I never tire of Karen Kilimnik’s visionary imagery. The world, after all, is rather confusing, and Kilimnik treats it with the wide-eyed wonder of a child drawing kittens, horses and princesses with earnest adoration. Those figures are here in 35 years’ worth of paintings and pastel drawings mounted on wallpaper. The presentation blurs irony with a love of kitsch and frilly rococo decorations. That approach, in itself, remains nonchalantly defiant and radical. (M.S.)

Printed Matter, Queens Museum, Skowhegan (D4)

The three nonprofits sharing this booth offer prints and editions even civilians can afford. Printed Matter’s presentation includes its first-ever video edition, by artist Coco Fusco, while Skowhegan, the influential school of painting and sculpture in the wilds of Maine, has Christina Quarles’ irresistible print “Magic Hour,” in which a pair of entranced lovers, bruised with fluorescent color, embrace in a squiggly green sea. (W.H.)

Mendes Wood (D6)

Originally based in São Paulo, Mendes Wood now has outposts in New York and Brussels.
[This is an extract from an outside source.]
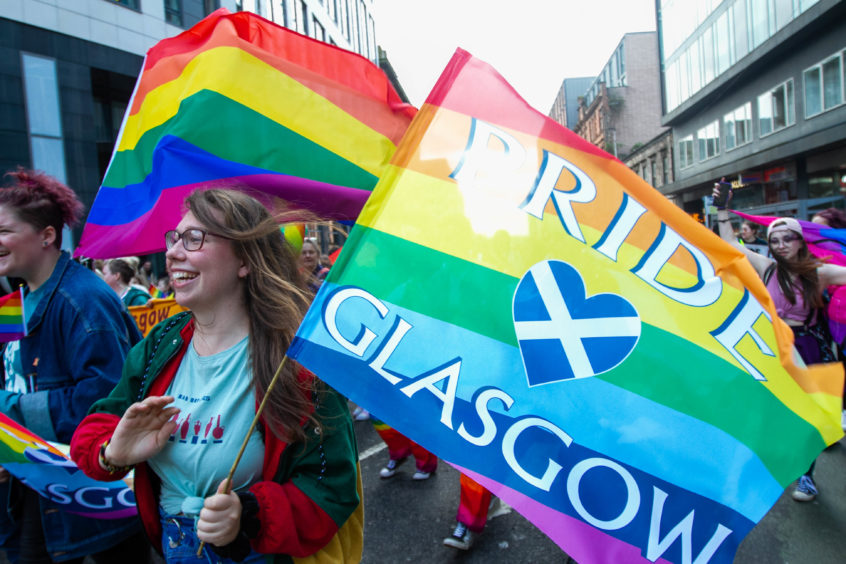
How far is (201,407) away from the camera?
5.35 ft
Their presentation at the Shed includes Brazilian art stars like Rubem Valentim, represented by a geometrically abstract painted composition from 1962, and Paulo Nazareth, whose sculptures of radical historical figures graced Rockefeller Center in the 2019 Frieze program. But Mendes Wood also has some other curiously weird works, like a 2017 Lynda Benglis sculpture created with handmade paper over chicken wire, decorated with sparkles, and Solange Pessoa’s floor sculptures, which look like fossils of giant snails or spiraling plants. (M.S.)